EXERCISE PROMPT:
Translate this sentence from the passage on crumb rubber processing into Spanish: "Each technique could affect the product’s morphology."

PASSAGE FOR REVIEW:
::::

That dichotomy is accepted as fact throughout the industry, but documentation of the difference is hard to find. Leighty confirms that he has seen different surface textures between the two types of crumb when he worked at other tire processing facilities earlier in his career, before he joined Liberty Tire, and RMA’s Blumenthal reports having seen pictures showing the difference between the two as well. Lehigh Technologies has conducted its own tests, however, with intriguing results. The company took samples of its own cryogenically processed material and a sample of ambient crumb and photographed them through an electron microscope. “We found there’s not a significant difference” between the two, says Tom Rosenmayer, the company’s vice president of technology. The cryogenic particles didn’t necessarily have less surface area—in fact, Lehigh can adjust its cryogenic processing equipment to produce powders with more or less surface area depending on what the customer demands. The primary difference was uniformity versus variety. Lehigh Technologies found that the cryogenic particles it tested were more uniform in appearance across the sample, whereas the ambient sample “had a variety of particles. Some had a lot of texture on the surface, but most of them looked like the cryogenic [particles],” he says. The company doesn’t know if the ambient crumb samples it tested were representative of all ambient crumb, Rosenmayer notes.

Liberty Tire’s Leighty agrees that cryogenic processing produces more consistent, or uniform, morphology, for several reasons. First, he says, “it’s a misnomer to lump all ambient materials into the same category” because processing techniques can vary widely. Ambient tire processing equipment might use friction, pressure, shearing, pulling, or cutting to size-reduce the material and remove metal and fiber, he says. Each technique could affect the product’s morphology. Further, if the processing technique used blades, were the blades sharp or dull? That could have an impact as well. Both Rosenmayer and Leighty say there’s a lack of data on the subject of crumb rubber morphology.

Whether it’s because of the morphology differences, the more uniform product, or the desire for ultrafine powders, there’s no doubt that certain buyers are requesting cryogenically processed crumb and willing to pay more for the material. That’s important because “there are some pretty extraordinary costs associated with cryogenic rubber,” Leighty says. The cost varies with the type of equipment needed, the desired finished particle size, and the anticipated production volume, says Kimberly King, industry engineer for Air Products, but systems range in price from about $200,000 to more than $1 million. Factoring into the high cost, Leighty says, is the need for hardened steel or stainless steel equipment that can handle the low temperatures, as well as the fact that there are “no real turnkey systems” available, so each one is unique. Add to that the cost of the nitrogen gas. Some generators consume 3/4 to 11/2 pounds of liquid nitrogen per pound of crumb rubber generated, at a price around 10 cents a pound, Leighty says. Liberty’s cryogenic plants consume nitrogen even on days when a facility is not processing rubber, Leighty adds, because the nitrogen reverts from a liquid to a gas in the storage tanks and must be vented. These costs can be steep for a plant that does not have enough supply or demand to be in production every day. Despite the costs, Lehigh Technologies considers its process very efficient. “We believe our process has a smaller carbon footprint than other cryogenic or ambient processes,” says Dave Petroni, the company’s vice president for operations.

::::

INPUT DATA:
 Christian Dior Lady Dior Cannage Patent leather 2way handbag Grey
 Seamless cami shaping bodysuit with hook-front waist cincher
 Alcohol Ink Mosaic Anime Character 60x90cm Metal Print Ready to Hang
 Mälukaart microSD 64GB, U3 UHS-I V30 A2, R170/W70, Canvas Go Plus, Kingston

::::

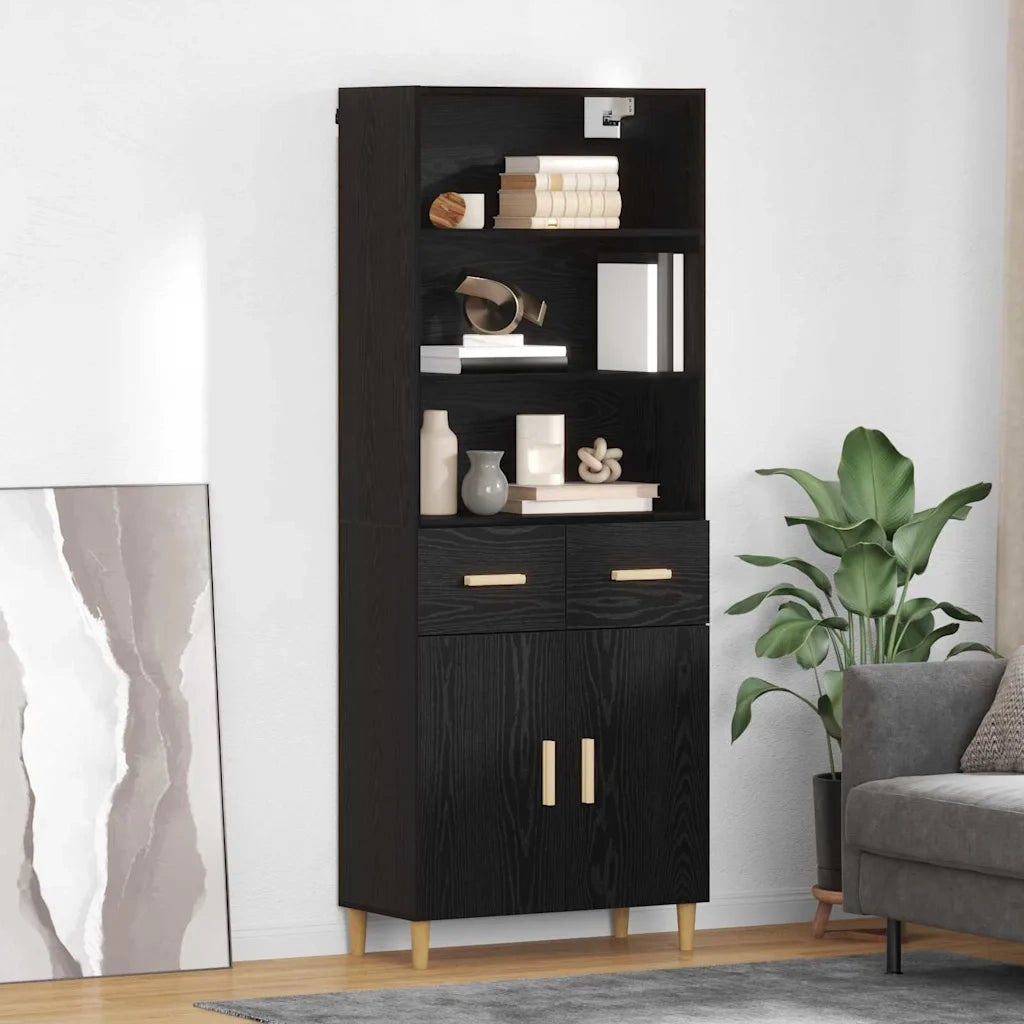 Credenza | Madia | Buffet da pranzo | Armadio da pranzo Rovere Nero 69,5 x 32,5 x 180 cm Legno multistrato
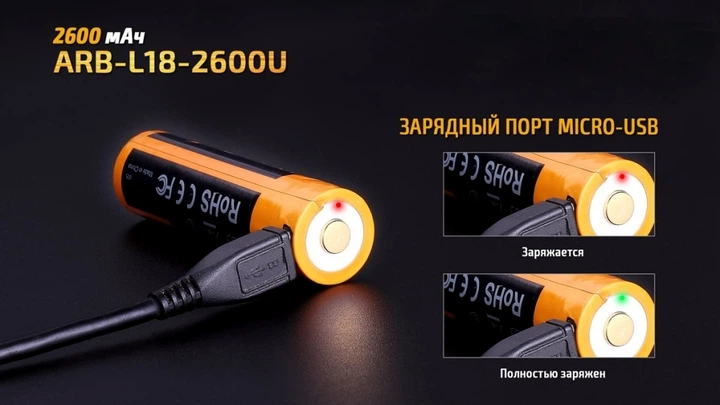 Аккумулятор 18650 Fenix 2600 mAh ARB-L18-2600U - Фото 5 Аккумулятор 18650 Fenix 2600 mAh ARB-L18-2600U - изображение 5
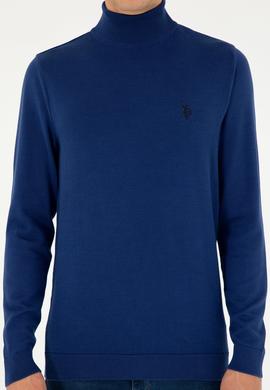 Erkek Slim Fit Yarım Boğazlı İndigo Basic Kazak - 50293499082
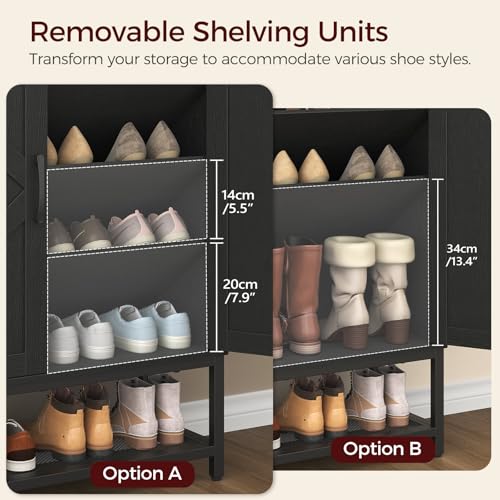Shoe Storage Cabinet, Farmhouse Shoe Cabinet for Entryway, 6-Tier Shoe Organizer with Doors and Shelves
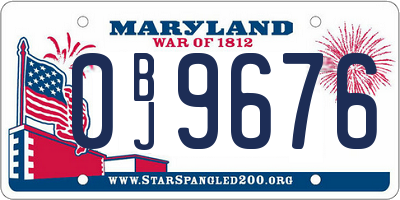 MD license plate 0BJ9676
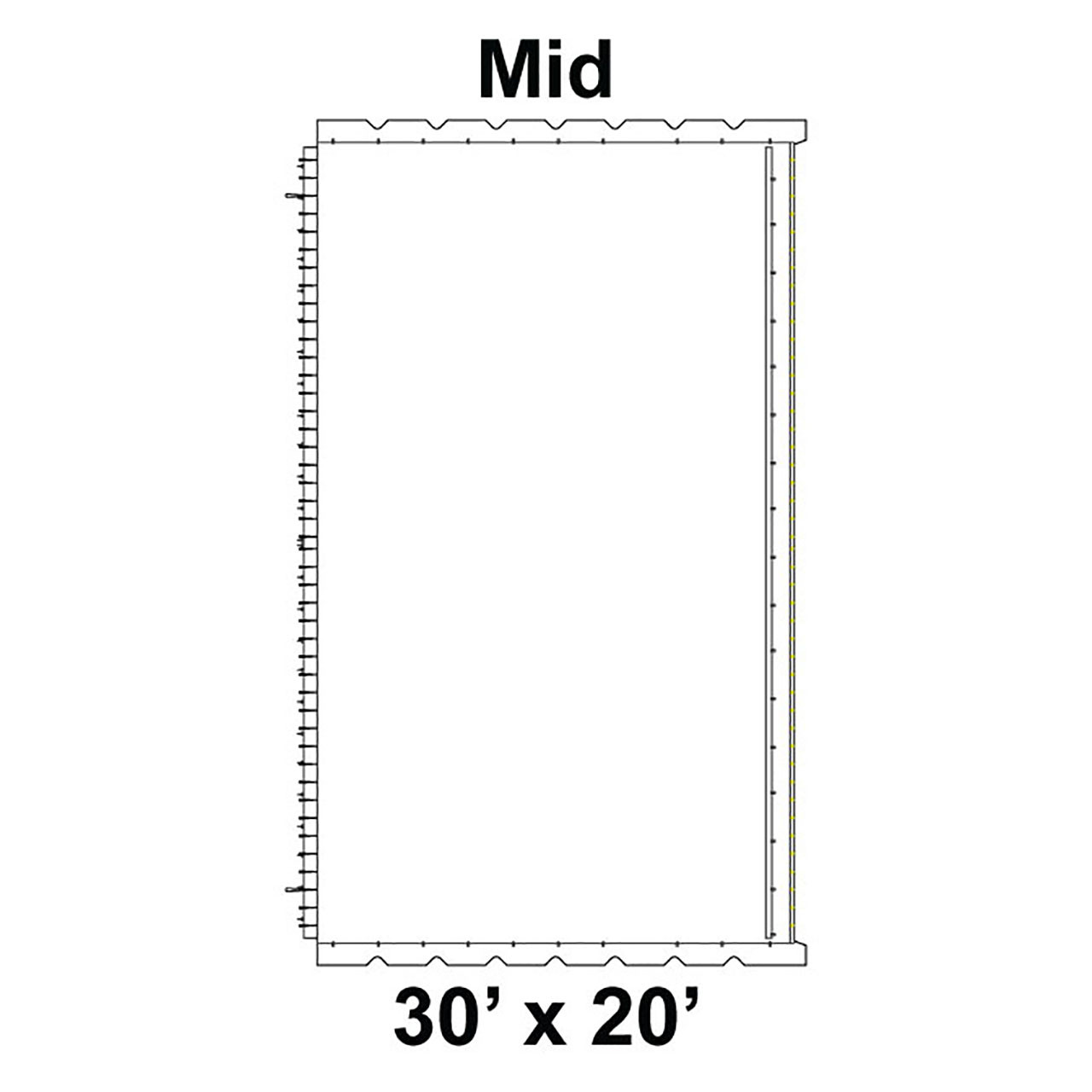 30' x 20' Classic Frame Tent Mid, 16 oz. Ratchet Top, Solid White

::::

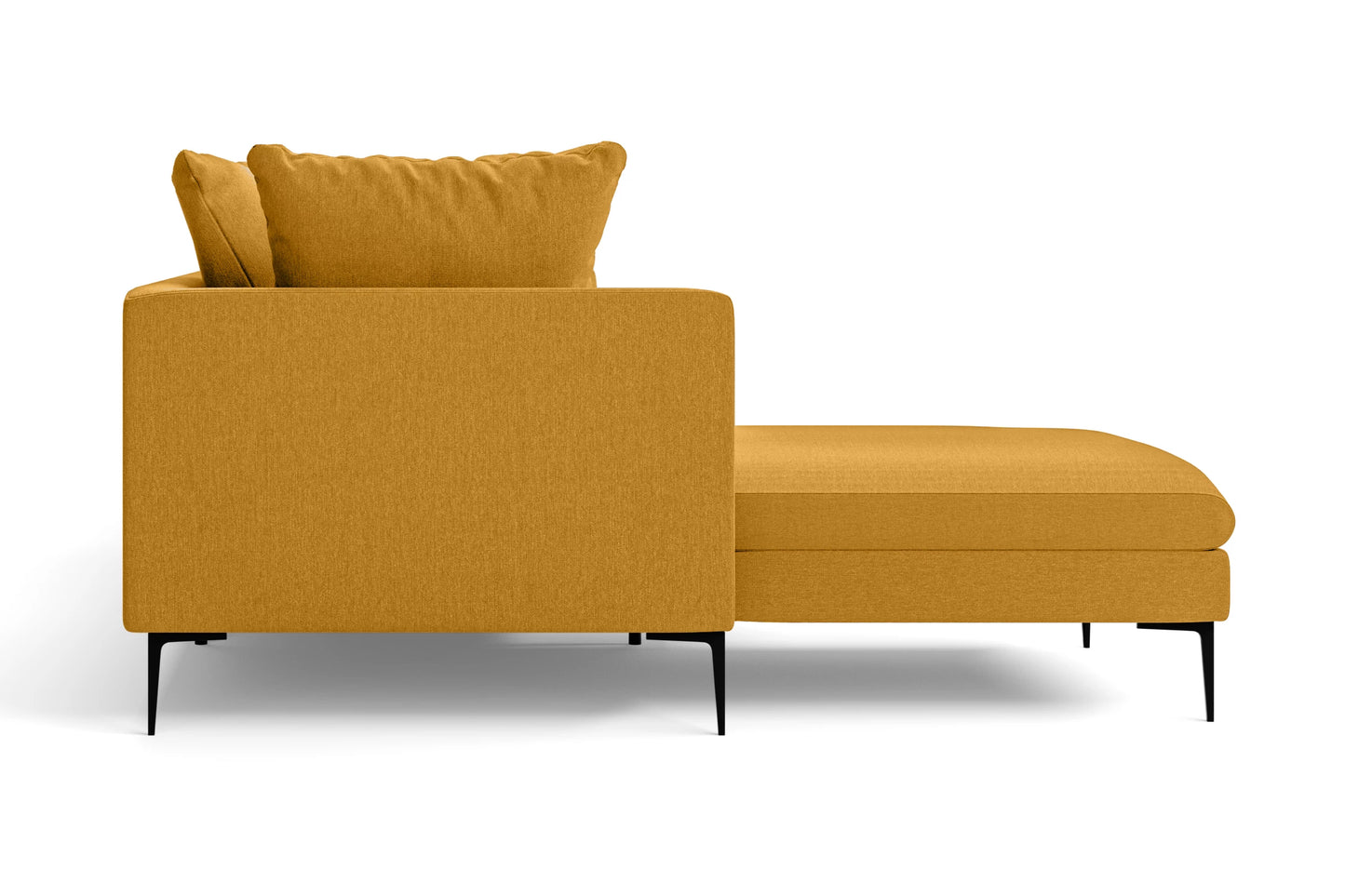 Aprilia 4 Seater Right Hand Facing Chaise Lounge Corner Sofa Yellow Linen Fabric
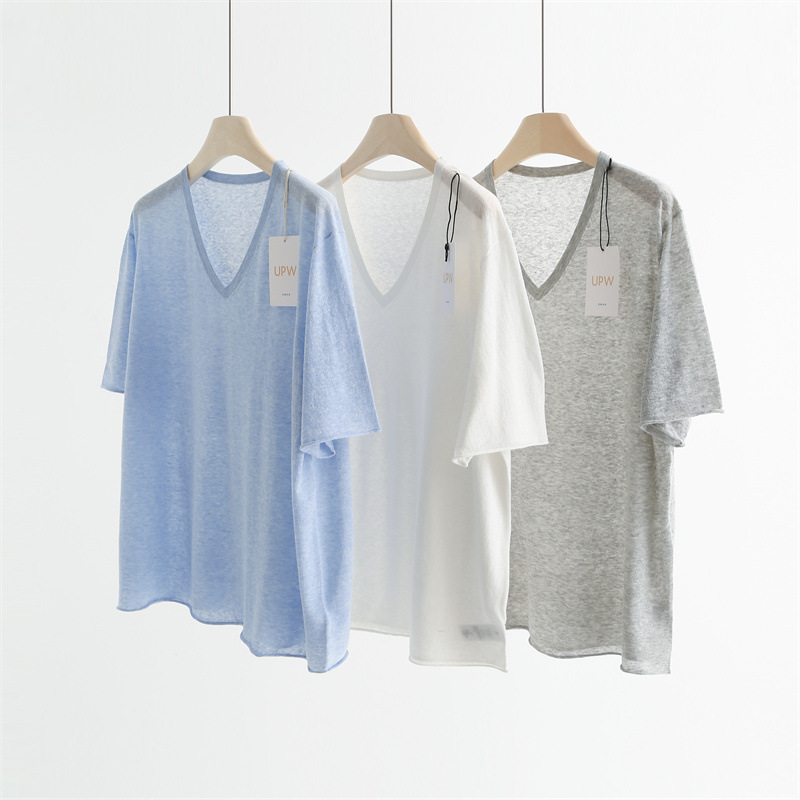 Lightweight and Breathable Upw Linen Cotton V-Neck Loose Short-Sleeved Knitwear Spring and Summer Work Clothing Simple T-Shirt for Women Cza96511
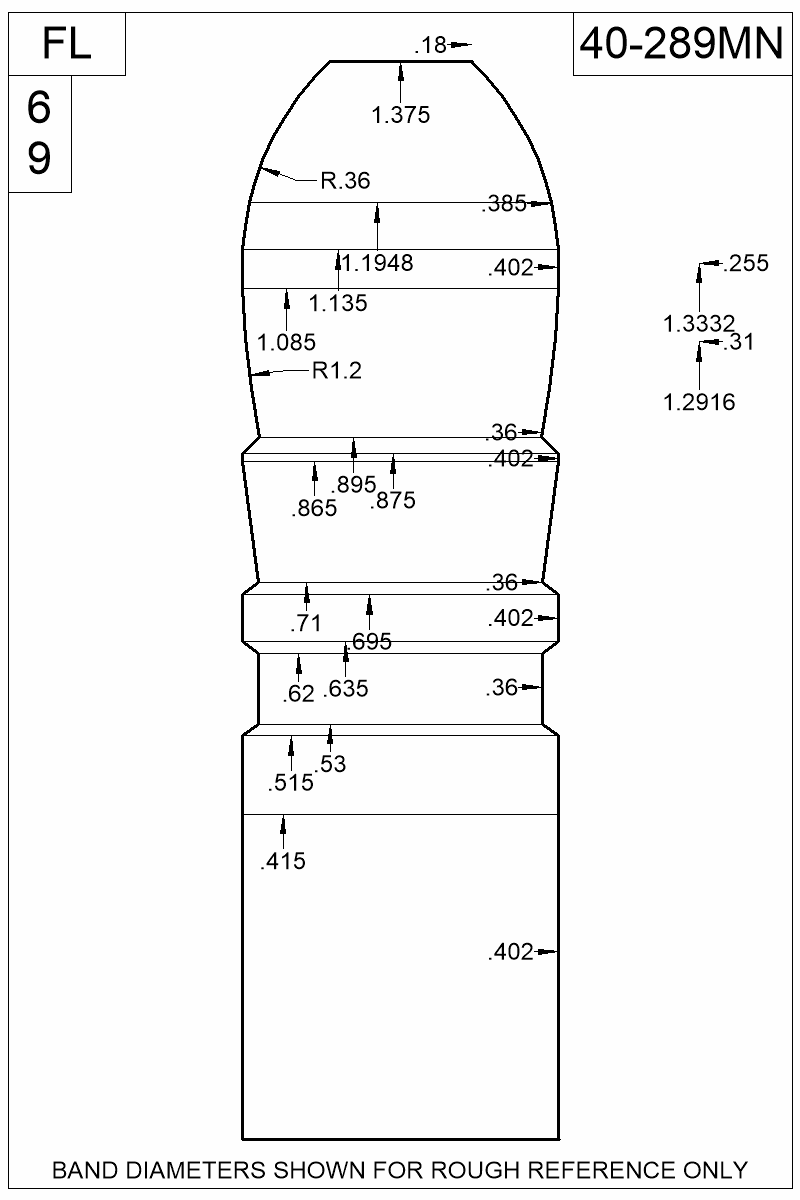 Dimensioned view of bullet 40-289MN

::::

SOLUTION BELOW:
Cada técnica podría afectar la morfología del producto.